In terms of venom potency, the same can be said for the striped-tail scorpion, which is smaller than the Arizona hairy and considered the most common species in the state.
Stings from both Arizona hairy and striped-tail scorpions can hurt like a bee sting, but are otherwise only harmful if the person being stung has an allergic reaction.
The bark scorpion, meanwhile, is another story altogether.
According to the Arizona-Sonora Desert Museum, the bark scorpion is the only one of the three that displays an affinity for climbing and clinging to walls, trees and overhangs, and combined with its lighter, more translucent appearance compared to other species, it can be the one most likely to be accidentally picked up or stepped on.
Unfortunately, the bark scorpion — the most venomous species in North America — is the one species of the three whose sting is considered harmful to humans and pets, as well as the species most likely found around the house, in closets, cabinets and garages or a tool shed.
As summer fades away and temperatures begin to drop, bark scorpions can become more common indoors and are the only species known to coexist with each other in groups.
According to the University of Arizona, the bark scorpion’s sting can typically cause numbness and pain in adults, with only small children, animals and people with weak immune systems in life-threatening danger. Fatalities from bark scorpion stings are incredibly rare, with the University of Arizona noting only two recorded deaths in the state since the 1960s.

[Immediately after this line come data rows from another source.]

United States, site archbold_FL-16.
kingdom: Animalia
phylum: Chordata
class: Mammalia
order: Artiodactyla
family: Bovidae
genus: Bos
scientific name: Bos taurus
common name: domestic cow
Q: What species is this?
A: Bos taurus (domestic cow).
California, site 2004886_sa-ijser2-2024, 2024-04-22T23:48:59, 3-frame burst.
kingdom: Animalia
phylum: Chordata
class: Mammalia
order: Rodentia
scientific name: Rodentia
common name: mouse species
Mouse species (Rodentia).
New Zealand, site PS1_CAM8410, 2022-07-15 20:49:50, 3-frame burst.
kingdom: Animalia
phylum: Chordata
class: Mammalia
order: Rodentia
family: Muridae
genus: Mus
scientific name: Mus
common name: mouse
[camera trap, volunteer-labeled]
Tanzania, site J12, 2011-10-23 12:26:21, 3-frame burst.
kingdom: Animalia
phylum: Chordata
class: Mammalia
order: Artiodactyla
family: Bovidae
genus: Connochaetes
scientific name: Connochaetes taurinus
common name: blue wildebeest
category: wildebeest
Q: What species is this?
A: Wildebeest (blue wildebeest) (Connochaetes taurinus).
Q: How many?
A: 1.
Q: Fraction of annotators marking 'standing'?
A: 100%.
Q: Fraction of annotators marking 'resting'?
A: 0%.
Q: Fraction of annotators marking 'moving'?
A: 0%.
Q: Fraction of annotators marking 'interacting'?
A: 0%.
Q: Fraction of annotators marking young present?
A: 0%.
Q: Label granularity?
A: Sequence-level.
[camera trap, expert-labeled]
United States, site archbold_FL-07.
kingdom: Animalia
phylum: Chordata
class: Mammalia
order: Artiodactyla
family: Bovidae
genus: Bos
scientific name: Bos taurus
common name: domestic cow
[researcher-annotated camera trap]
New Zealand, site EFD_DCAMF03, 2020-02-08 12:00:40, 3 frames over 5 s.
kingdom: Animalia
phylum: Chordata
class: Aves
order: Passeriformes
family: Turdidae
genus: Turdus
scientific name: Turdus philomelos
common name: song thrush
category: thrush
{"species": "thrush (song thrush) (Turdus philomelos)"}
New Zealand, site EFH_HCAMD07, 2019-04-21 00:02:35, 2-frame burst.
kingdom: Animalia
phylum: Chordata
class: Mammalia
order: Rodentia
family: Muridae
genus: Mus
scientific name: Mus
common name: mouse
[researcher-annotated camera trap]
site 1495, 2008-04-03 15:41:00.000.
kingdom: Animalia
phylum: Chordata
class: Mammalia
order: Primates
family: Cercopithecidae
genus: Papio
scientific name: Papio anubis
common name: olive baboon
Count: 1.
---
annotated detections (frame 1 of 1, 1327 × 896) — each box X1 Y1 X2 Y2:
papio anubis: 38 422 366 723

Cool — not cold — compresses and over-the-counter painkillers are generally recommended for most stings from scorpions.
All scorpions are photophobic — displaying an aversion to light — and are primarily nocturnal predators. During daytime hours, hikers out on a trail are more likely to find a scorpion hiding under a rock than actively hunting.
To find scorpions during their peak hunting hours at night, all one needs is a black light, as most scorpions have a fluorescent chemical in the skin of their exoskeleton that glows under ultraviolet light. In recent years, many hardware stores have begun stocking UV flashlights for customers in need of home pest control.
According to the National Park Service, natural predators to scorpions include birds and snakes, as well as lizards, mice and even bats.